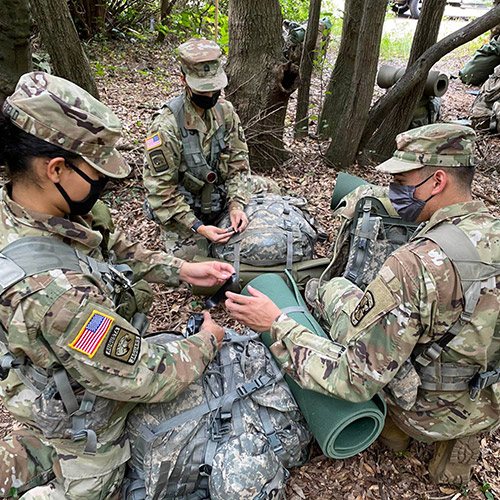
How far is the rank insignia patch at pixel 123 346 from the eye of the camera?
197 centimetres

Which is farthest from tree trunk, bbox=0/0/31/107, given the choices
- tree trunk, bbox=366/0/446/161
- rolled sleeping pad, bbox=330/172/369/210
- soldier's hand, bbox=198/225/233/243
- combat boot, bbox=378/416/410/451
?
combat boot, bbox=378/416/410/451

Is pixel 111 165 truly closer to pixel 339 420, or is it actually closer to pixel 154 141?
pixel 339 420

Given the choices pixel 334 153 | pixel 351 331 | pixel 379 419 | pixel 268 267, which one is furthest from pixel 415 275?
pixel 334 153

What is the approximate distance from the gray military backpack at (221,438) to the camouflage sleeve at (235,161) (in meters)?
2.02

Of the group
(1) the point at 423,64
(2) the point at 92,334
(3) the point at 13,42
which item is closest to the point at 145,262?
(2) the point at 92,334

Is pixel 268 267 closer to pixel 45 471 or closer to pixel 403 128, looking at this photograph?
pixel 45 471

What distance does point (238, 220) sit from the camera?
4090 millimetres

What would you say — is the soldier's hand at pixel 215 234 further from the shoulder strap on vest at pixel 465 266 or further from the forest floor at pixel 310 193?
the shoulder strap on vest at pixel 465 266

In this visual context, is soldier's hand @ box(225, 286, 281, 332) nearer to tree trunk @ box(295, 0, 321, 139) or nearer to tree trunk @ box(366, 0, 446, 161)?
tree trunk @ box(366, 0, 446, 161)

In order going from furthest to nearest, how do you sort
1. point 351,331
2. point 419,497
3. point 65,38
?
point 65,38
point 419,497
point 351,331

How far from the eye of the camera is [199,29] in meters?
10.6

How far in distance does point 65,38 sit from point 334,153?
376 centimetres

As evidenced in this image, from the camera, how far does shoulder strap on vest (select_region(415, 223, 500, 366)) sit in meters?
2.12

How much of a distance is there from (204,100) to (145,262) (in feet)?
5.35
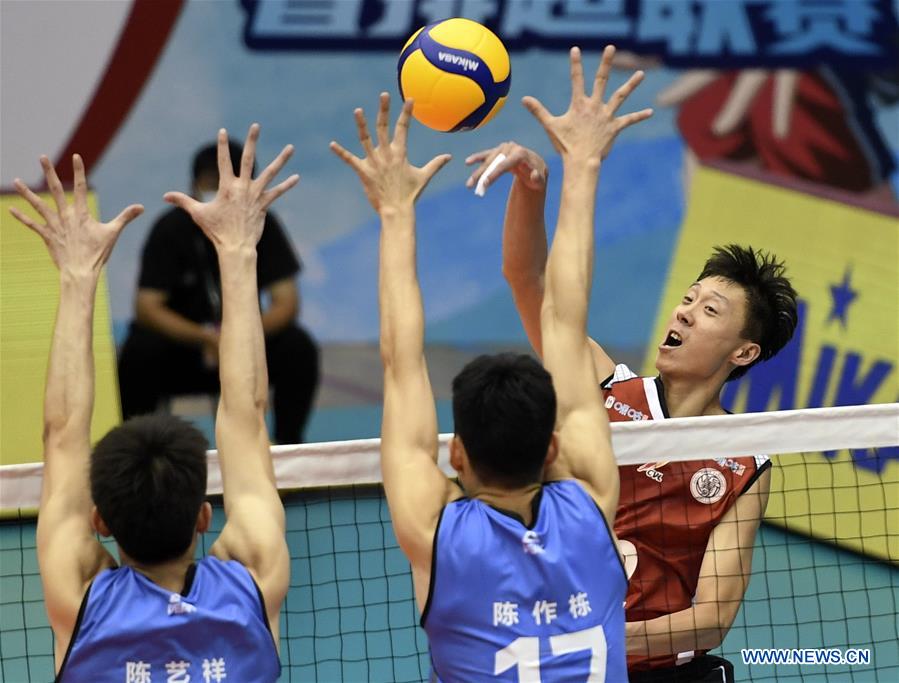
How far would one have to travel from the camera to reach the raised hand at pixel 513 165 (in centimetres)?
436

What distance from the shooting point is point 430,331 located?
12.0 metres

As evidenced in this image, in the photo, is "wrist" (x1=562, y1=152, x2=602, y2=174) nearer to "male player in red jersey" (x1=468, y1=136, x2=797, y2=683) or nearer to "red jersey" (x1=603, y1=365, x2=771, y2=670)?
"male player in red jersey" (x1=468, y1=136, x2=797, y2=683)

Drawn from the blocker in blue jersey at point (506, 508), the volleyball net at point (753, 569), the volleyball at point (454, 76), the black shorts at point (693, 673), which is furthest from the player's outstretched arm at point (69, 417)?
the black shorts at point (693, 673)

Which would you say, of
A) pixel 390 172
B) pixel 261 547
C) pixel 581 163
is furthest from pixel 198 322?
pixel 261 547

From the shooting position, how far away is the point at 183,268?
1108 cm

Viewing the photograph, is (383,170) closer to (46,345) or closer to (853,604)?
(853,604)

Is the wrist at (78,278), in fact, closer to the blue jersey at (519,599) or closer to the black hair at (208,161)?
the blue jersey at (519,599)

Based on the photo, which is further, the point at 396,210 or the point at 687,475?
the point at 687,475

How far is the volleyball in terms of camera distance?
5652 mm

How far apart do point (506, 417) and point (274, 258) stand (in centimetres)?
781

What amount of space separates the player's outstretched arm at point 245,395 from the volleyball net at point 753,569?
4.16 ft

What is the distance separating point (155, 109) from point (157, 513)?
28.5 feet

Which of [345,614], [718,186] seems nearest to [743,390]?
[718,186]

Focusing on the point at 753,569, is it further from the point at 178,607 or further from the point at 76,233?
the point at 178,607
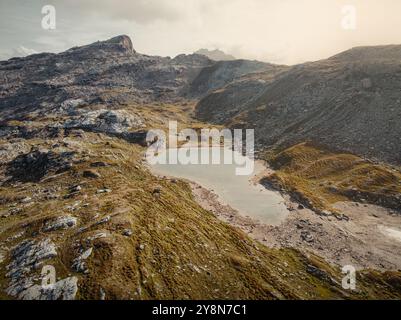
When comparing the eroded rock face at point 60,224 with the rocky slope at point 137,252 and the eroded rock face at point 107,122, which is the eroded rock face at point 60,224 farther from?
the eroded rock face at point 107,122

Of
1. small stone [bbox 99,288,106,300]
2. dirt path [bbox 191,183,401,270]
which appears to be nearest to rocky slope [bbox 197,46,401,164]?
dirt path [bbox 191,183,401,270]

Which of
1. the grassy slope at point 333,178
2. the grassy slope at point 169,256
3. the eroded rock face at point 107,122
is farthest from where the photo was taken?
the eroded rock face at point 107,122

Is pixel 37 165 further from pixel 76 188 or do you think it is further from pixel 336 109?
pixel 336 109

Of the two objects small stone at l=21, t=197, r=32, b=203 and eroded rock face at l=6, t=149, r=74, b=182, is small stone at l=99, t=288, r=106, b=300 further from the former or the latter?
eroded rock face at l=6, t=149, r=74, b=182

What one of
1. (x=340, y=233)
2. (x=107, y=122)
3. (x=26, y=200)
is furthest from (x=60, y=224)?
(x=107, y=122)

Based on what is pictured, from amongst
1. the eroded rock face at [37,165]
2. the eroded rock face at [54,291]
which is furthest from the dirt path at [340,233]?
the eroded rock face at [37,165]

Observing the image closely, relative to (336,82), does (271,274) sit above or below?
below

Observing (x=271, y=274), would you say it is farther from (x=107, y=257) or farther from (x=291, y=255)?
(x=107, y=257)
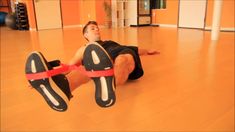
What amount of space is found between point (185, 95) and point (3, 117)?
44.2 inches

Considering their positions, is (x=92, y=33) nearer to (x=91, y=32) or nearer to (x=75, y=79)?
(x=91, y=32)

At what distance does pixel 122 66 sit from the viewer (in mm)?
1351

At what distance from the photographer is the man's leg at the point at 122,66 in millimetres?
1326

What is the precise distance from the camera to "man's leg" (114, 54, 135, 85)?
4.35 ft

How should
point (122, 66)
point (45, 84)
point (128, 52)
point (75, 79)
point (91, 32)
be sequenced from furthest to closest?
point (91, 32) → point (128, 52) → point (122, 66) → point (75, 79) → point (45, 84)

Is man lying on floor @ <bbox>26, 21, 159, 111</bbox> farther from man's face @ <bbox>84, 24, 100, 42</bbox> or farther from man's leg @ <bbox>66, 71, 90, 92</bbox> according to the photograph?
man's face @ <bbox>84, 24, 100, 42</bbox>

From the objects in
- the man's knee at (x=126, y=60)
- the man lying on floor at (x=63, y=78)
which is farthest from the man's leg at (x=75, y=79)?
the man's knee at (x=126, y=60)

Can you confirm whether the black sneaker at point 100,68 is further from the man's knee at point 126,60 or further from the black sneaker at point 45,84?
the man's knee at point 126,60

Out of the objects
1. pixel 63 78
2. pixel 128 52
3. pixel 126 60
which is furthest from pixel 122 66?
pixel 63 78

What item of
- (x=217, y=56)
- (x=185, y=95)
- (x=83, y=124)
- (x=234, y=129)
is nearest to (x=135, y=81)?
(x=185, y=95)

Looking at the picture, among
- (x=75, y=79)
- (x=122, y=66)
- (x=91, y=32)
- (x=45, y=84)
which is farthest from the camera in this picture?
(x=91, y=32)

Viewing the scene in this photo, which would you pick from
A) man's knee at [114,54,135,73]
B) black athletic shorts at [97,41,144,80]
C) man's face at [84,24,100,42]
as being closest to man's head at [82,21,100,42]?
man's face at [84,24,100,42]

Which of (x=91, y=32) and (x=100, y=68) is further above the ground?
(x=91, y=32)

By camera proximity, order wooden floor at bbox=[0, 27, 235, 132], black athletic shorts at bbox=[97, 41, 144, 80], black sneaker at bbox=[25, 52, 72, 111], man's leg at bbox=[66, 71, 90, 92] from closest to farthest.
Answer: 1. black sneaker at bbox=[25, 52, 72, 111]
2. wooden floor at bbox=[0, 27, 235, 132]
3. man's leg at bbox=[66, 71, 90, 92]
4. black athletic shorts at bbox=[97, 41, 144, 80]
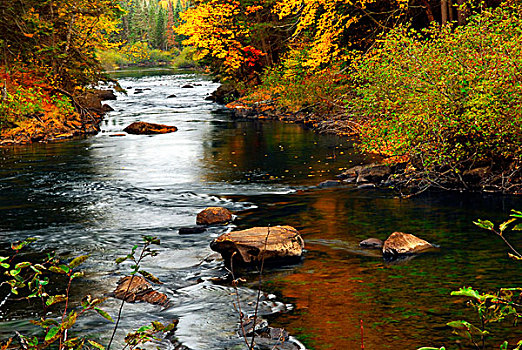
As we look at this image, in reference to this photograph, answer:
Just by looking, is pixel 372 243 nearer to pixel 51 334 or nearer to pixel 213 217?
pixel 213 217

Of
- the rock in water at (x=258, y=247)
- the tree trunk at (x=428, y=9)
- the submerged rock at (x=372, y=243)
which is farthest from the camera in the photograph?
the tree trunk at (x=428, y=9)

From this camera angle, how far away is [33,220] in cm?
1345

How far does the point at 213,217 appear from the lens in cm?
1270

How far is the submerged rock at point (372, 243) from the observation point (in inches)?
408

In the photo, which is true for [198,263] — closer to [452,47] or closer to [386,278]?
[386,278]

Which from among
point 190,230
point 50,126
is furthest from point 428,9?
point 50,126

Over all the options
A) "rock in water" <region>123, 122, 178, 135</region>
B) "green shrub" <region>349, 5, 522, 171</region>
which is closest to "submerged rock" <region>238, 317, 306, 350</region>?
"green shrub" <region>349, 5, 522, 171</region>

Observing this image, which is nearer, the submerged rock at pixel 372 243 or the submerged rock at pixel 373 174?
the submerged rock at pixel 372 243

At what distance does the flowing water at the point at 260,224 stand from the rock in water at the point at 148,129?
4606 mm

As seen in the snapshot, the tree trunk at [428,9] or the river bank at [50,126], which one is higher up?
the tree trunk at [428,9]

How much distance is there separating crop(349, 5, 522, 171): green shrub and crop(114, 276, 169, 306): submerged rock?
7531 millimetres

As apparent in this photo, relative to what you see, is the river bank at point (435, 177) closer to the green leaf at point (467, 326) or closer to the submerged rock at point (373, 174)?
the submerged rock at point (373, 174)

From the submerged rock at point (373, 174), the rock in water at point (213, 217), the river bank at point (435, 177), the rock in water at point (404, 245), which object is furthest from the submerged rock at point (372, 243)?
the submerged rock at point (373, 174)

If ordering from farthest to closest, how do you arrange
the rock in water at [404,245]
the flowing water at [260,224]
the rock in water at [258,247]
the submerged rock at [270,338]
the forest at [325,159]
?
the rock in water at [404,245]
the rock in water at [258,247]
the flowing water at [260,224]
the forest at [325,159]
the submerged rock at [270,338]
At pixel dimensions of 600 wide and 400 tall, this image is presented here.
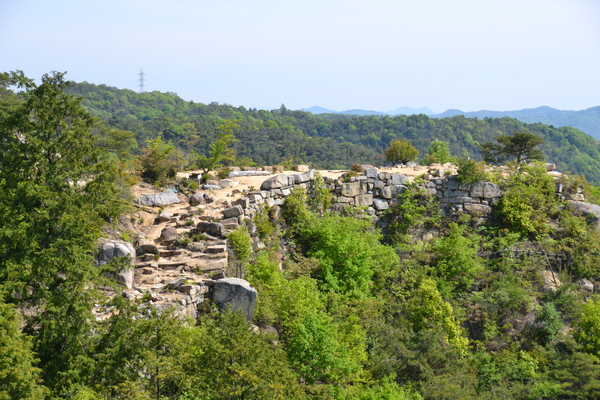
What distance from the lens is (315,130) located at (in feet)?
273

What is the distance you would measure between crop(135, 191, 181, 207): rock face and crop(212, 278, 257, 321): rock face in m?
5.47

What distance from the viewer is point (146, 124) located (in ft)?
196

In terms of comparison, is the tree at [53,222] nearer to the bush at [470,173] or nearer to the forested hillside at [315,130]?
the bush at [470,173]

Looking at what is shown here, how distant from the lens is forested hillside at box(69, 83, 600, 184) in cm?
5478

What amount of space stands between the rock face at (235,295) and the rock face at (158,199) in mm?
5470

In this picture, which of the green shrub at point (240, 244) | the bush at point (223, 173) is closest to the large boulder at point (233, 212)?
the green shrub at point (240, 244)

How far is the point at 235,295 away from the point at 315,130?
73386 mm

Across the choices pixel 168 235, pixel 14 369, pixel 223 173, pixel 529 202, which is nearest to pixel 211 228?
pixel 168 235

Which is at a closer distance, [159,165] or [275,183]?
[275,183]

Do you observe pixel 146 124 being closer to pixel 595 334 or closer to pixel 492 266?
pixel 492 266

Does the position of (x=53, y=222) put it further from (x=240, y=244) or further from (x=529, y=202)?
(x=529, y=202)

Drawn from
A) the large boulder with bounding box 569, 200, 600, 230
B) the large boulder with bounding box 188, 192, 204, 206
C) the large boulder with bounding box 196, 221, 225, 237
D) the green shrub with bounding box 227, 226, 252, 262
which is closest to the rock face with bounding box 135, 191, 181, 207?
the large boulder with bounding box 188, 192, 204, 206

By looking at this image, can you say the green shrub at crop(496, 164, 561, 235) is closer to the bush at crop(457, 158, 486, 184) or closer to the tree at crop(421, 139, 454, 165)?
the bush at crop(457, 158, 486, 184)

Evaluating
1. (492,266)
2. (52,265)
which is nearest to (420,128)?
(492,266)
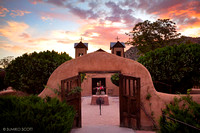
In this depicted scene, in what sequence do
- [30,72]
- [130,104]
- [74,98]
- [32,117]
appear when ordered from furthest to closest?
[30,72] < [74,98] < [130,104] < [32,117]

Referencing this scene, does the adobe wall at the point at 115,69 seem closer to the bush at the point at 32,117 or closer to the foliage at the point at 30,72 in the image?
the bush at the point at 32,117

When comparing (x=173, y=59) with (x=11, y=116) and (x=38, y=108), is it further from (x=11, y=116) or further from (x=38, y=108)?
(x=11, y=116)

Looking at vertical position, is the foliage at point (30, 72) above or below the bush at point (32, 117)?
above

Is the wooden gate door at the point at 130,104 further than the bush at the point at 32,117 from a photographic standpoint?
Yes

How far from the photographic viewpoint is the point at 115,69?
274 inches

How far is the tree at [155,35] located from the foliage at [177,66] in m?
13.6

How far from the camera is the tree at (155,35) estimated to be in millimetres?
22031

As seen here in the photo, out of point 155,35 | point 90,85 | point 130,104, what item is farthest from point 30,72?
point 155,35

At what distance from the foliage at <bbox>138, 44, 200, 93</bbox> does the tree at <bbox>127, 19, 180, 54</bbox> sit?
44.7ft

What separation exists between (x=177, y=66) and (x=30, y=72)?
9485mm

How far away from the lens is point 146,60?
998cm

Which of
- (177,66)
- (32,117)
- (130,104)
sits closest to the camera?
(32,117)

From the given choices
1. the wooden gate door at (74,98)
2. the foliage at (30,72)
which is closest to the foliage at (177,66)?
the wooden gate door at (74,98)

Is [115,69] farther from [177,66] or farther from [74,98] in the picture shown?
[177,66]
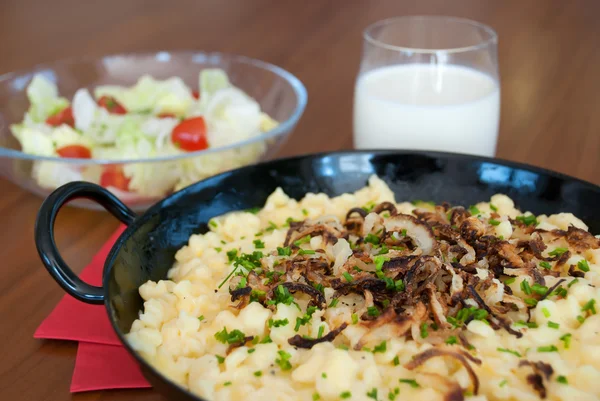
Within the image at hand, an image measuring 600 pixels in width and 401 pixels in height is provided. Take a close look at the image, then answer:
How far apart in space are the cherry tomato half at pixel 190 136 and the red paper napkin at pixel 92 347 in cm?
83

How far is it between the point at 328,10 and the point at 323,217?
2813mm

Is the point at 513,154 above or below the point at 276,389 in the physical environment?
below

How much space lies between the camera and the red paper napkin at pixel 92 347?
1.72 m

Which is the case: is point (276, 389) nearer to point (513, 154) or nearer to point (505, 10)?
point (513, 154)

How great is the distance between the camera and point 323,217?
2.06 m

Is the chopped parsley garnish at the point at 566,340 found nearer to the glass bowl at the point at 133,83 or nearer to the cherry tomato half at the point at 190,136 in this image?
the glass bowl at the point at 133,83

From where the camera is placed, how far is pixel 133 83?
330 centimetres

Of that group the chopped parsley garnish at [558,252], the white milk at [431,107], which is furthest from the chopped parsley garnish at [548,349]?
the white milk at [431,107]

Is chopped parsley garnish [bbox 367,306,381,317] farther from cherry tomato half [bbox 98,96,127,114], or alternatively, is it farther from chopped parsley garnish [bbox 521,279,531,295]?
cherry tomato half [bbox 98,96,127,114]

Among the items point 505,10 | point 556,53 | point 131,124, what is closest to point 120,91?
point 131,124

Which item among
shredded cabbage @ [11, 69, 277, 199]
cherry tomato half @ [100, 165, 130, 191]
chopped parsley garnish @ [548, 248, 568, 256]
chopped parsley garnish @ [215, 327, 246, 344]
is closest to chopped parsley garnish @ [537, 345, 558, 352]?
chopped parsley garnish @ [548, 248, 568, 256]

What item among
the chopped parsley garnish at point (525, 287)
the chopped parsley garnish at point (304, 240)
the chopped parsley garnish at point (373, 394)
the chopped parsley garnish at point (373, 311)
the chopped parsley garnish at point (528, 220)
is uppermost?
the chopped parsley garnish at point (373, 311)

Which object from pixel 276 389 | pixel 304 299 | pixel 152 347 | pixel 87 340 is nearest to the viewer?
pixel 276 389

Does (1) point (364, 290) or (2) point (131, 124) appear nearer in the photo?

• [TASK]: Would you give again, word for word, every line from the one with "Among the items" through the final line of the listing above?

• [RESULT OF THE EXERCISE]:
Among the items point 505,10 | point 556,53 | point 131,124, what is closest to point 120,91?
point 131,124

Which item among
shredded cabbage @ [11, 69, 277, 199]
cherry tomato half @ [100, 165, 130, 191]
chopped parsley garnish @ [548, 248, 568, 256]
chopped parsley garnish @ [215, 327, 246, 344]
is closest to chopped parsley garnish @ [537, 345, 558, 352]?
chopped parsley garnish @ [548, 248, 568, 256]

What item among
the chopped parsley garnish at point (525, 287)
the chopped parsley garnish at point (304, 240)
the chopped parsley garnish at point (373, 394)
the chopped parsley garnish at point (373, 311)
the chopped parsley garnish at point (528, 220)
is uppermost?
the chopped parsley garnish at point (373, 311)

Which object from pixel 276 389 | pixel 304 299 | pixel 152 347 | pixel 87 340 is nearest to the viewer?
pixel 276 389

Does (1) point (364, 290) or (2) point (131, 124) appear nearer in the photo?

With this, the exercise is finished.